Not the kind of silence that's peaceful. No, this silence wraps itself around my chest like a vice, choking me, pressing down so hard that for a second, I can't breathe. It's deafening. I can't hear anything except the pounding of my heart, racing in my ears like a war drum. Each beat thunders louder, faster, until my whole body tenses. I freeze. Every muscle in my body seizes, like I'm stuck in some twisted nightmare I can't escape.
And then… that sound.
*Bang.*
The sickening, gut-wrenching thud of something heavy hitting the floor. A body. A life. Snuffed out in an instant. It was brutal. Sharp. Final. The kind of sound that burrows itself into your memory, making sure you never forget it. It was the sound of something irreversible. Something done.
I didn't even see him—this Matteo—enter the room. But I could feel him. His presence. Like a heavy weight pressing down on me, suffocating me, demanding something I couldn't give. Just because I refused. Just because I dared to say no.
Who was he? What was he to me? The man was a stranger. But in that moment, it didn't matter. His actions—his choices—spoke louder than anything I could have understood. He was here. And everything had just shifted. Tilted. Into something grotesque. Something irreversible.
Numbness spread through me like ice.

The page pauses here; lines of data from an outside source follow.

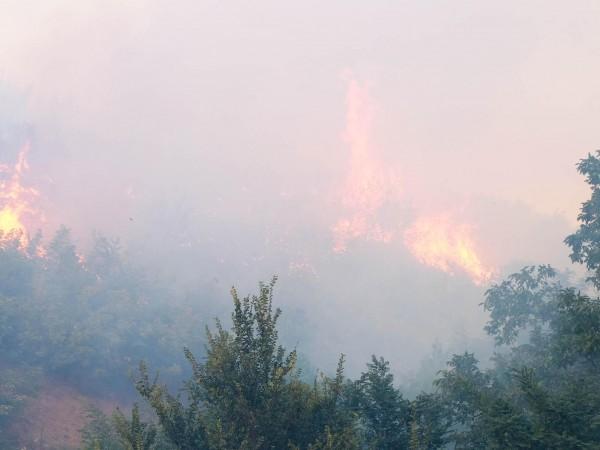 Голям пожар е възникнал на градското сметище край Свищов, съобщи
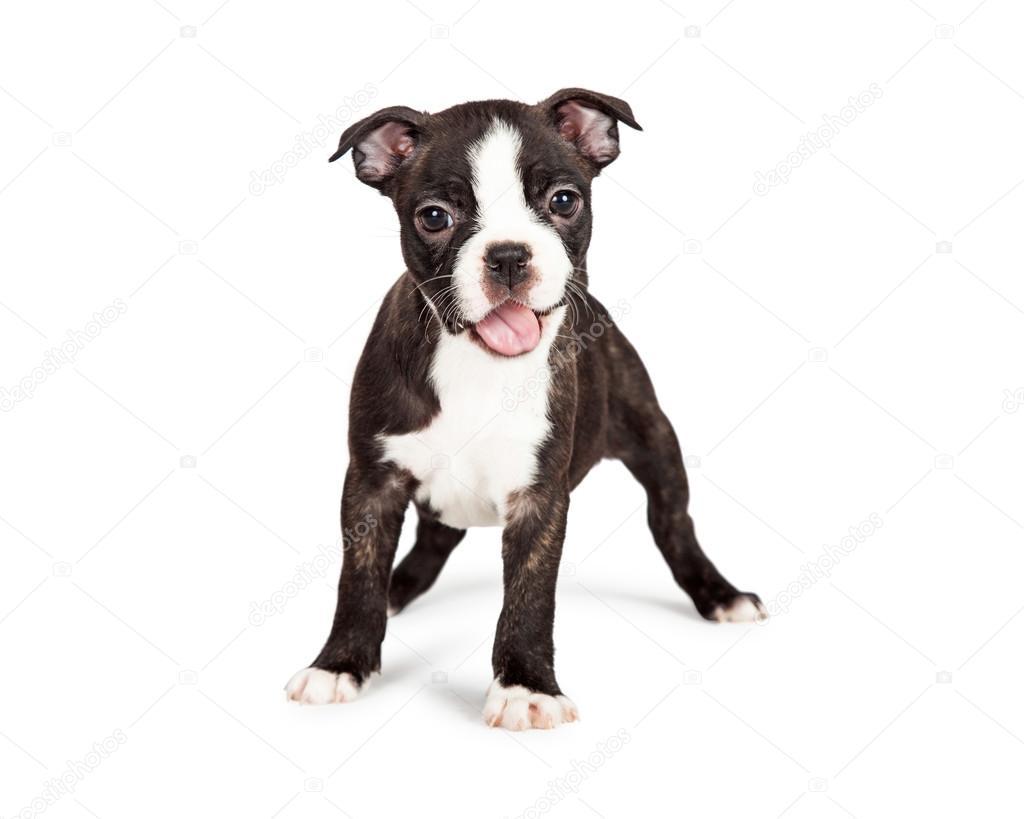 boston terrier valp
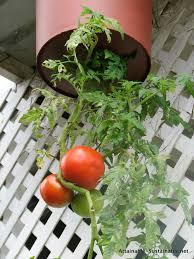 Vertical Gardening Roundup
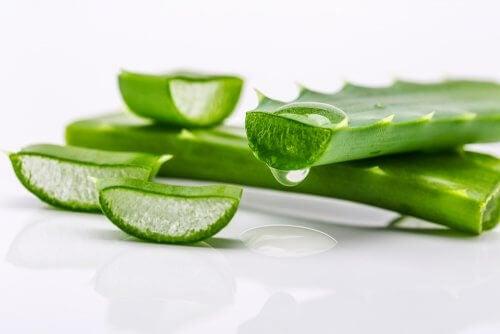 Aloe vera ajuda a manter o cabelo forte e saudável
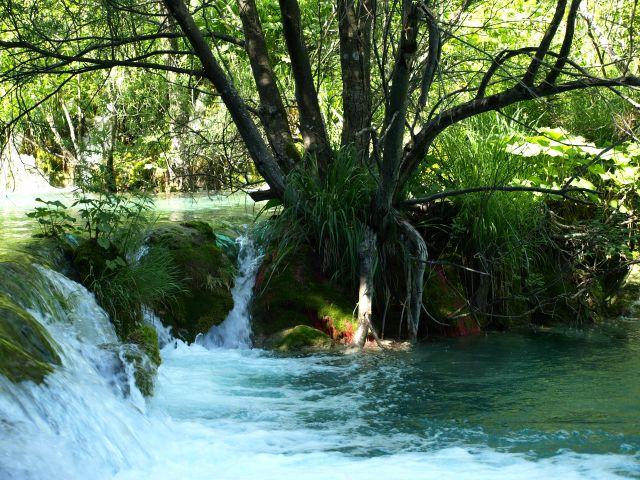 Zdjęcia: plitvice, plitvickie jeziora, aż chce się wejść, CHORWACJA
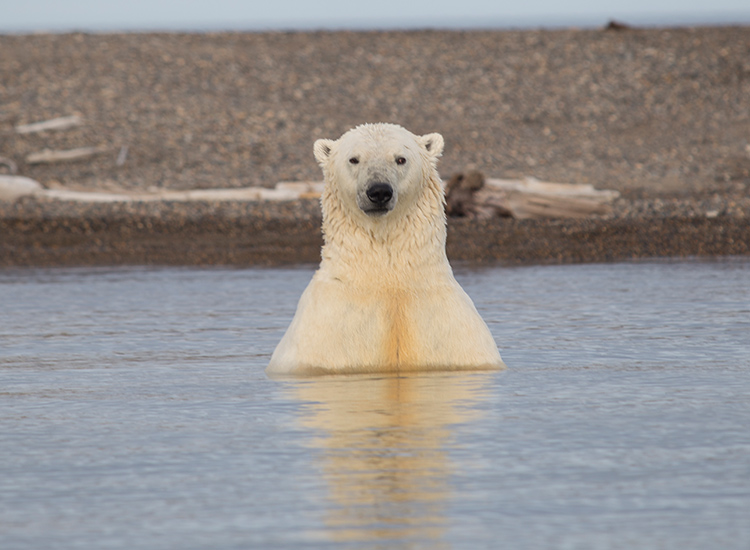 Polar bear viewing in the Arctic Refuge quintupled between 2011 and 2014. // © 2017 Mindy Poder
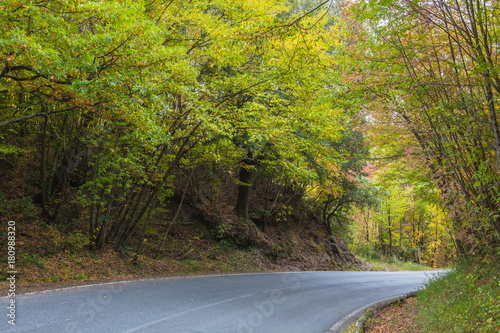 The curved road through autumn forest in the Tuscany mountains, Italy
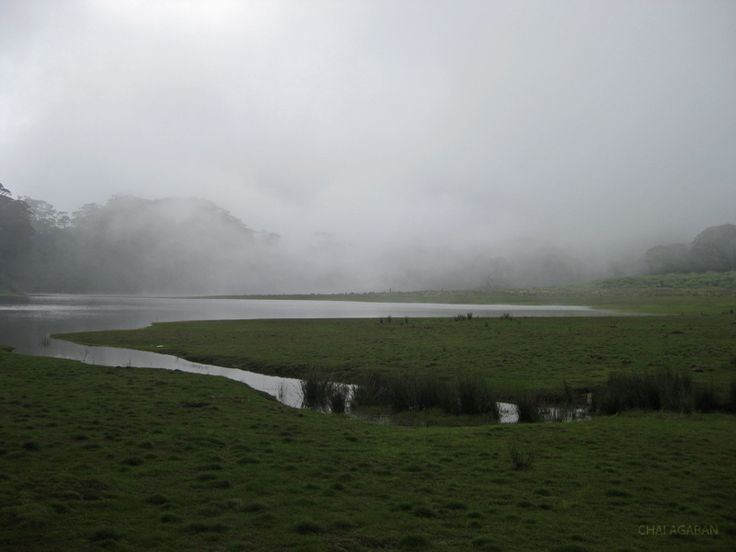 The Mystic Lake Venado, the highest lake in the country. Can be found at the highest mountain in the Philippines, Mount Apo. This lake is considered to be sacred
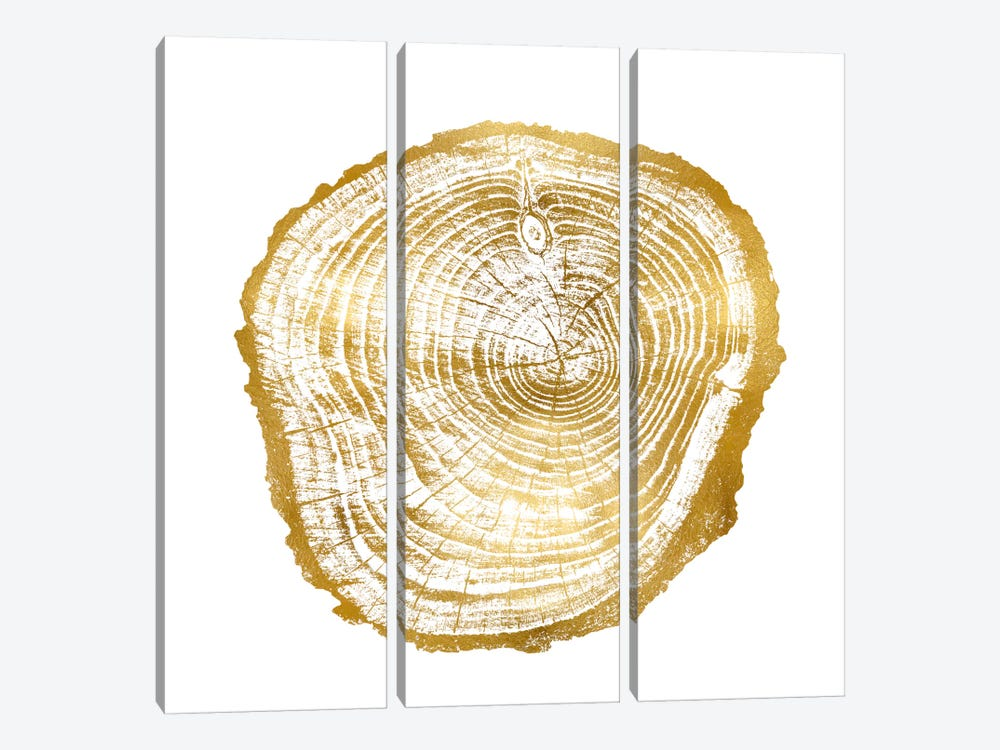 Timber Gold III by Danielle Carson 3-piece Canvas Art Print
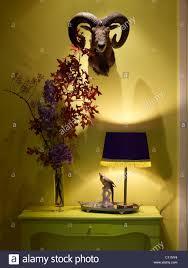 decorative side table under hunter u0027s trophy modern colors stock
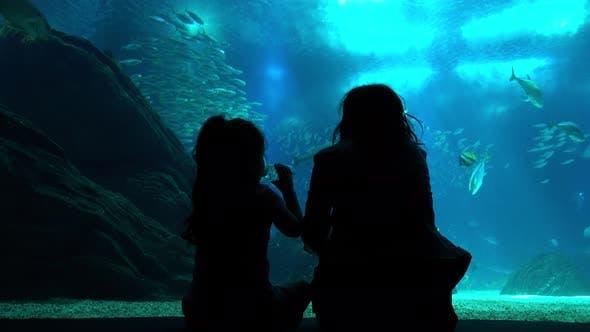 Thumbnail for Family at the Oceanarium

My body went cold. I couldn't move. I couldn't even feel my limbs anymore. My mind went into freefall. Panic clawed at my throat, suffocating me. But I couldn't move.
A servant was dead.
And it was because of me.
Because I refused to wear a damn wedding dress. It was too much to process. Too much to understand. My world, the one I thought I knew, was crumbling. Shattering. The pieces falling to the ground, and I was stuck, unable to do anything but watch as everything I thought I could control slipped through my fingers.
I wanted to scream. To run. To escape. But my legs wouldn't move. I was trapped. And the worst part? I had no idea what came next.
How could I?
The rules had changed. The world was no longer mine to control. It was devouring me, piece by piece, until I was nothing but another casualty of this twisted game. If only I were that servant. If I had been the one lying on the floor, blood pooling beneath me, maybe this nightmare would've ended right then.
No more choices. No more fear. No more pretending I could change anything.
But I wasn't. I was still here. Still breathing. Still trapped in this suffocating world, watching it unravel. Watching it swallow everything whole.
A life had been taken—all because I refused to wear a damn wedding dress.
And yet… I was the one still standing, still trapped in this twisted game. I wanted to scream, to beg for the same mercy the servant had been denied. It was all too much. Too overwhelming. Too much to bear.
If I were that servant… at least the agony would stop. At least the fear would end.